*** Extract to read Section Begins ***

One end of each member defining a gap described above is fixed to the sliders. The other end of each member is guided to move along the axial direction of the drive shaft by a guide means.
In the gap adjusting apparatus described above, assuming that the first slider is fixed and the drive shaft is rotated, two second sliders on right and left sides of the first slider are moved along the drive shaft to move close to or away from the first slider. More specifically, the second right- and left-handed thread portions of each second slider are rotated together with the drive shaft. Therefore, when the drive shaft is rotated in one direction, for example, the second right- and left-handed thread portions are removed from the first slider. The second right- and left-handed thread portions are coupled to the second slider such that they are integrally moved along the drive shaft. As a result, the right and left second sliders are moved along the drive shaft in synchronism with each other to separate from the central first slider. When the drive shaft is rotated in the reverse direction, the right and left second sliders are moved in synchronism with each other in directions to move close to the central first slider.
The first and second sliders are connected to each other through the right- and left-handed thread portions. Therefore, each slider is moved along the drive shaft by rotation of the drive shaft to widen or reduce intervals between the adjacent sliders.
The members fixed to each of the first and second sliders are moved along the axial direction of the drive shaft by the rotation of the drive shaft. In this case, the gaps between the members are widened or reduced.
Rotation of the drive shaft can be easily controlled by, e.g., an electric motor. Therefore, the gaps among the members can be automatically adjusted.
Furthermore, the gap adjusting apparatus according to the present invention has a simple structure wherein the first and second sliders and the right- and left-handed thread portions are utilized, and the weights of the first and second sliders are supported by the drive shaft. Therefore, the first and second sliders do not greatly increase the weight of the movable parts such as the members described above. An increase in load acting on the electric motor can be effectively suppressed.
It is a second object of the present invention to provide a tobacco thresher wherein the gap adjusting apparatus is adopted for threshing gap adjustment of a threshing basket when arcuated plates of the basket of the thresher described above replace the members described above. As a result, since the threshing gaps of the basket can be easily adjusted, the tobacco leaf threshing operation can be efficiently performed.

*** Extract to read Section Ends ***
*** Data section Section Begins ***

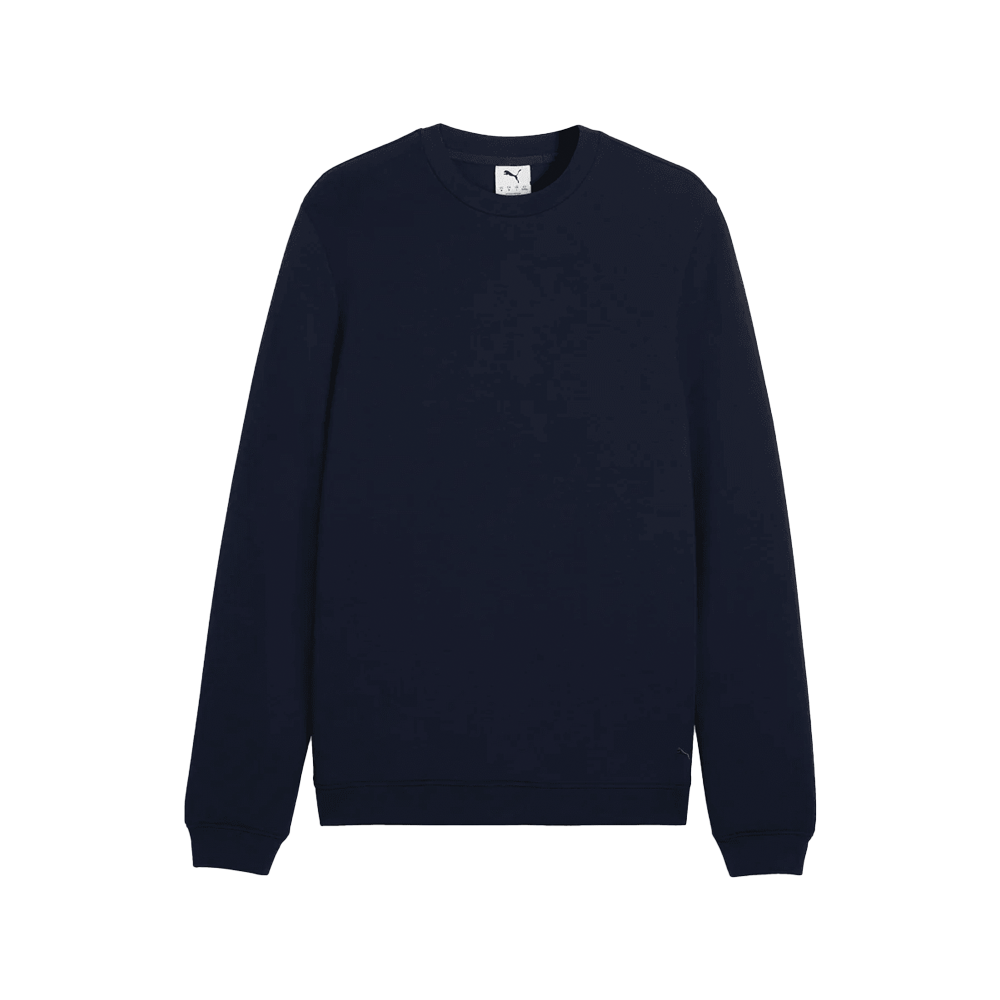 Puma Golf Men's CLOUDSPUN Fleece Crewneck Sweater  Navy color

*** Data section Section Ends ***

## What you need to do
a – Reproduce the stretch of the passage on the gap adjusting apparatus from "It is a second" through "be efficiently performed.".
b – According to the passage on the gap adjusting apparatus, what supports the weights of the first and second sliders?
c – For each statement, answer yes or no according to the passage on the gap adjusting apparatus, and quote the words that decide it: (i) The first and second sliders are joined through the right- and left-handed thread portions. (ii) Rotating the drive shaft in the reverse direction moves the right and left second sliders away from the first slider. (iii) The second object of the invention is a tobacco thresher.
The listing has no connection to the passage on the gap adjusting apparatus.

## Answers provided
a –
It is a second object of the present invention to provide a tobacco thresher wherein the gap adjusting apparatus is adopted for threshing gap adjustment of a threshing basket when arcuated plates of the basket of the thresher described above replace the members described above. As a result, since the threshing gaps of the basket can be easily adjusted, the tobacco leaf threshing operation can be efficiently performed.

b – The drive shaft.

c –
(i) Yes: "The first and second sliders are connected to each other through the right- and left-handed thread portions."
(ii) No: "When the drive shaft is rotated in the reverse direction, the right and left second sliders are moved in synchronism with each other in directions to move close to the central first slider."
(iii) Yes: "It is a second object of the present invention to provide a tobacco thresher"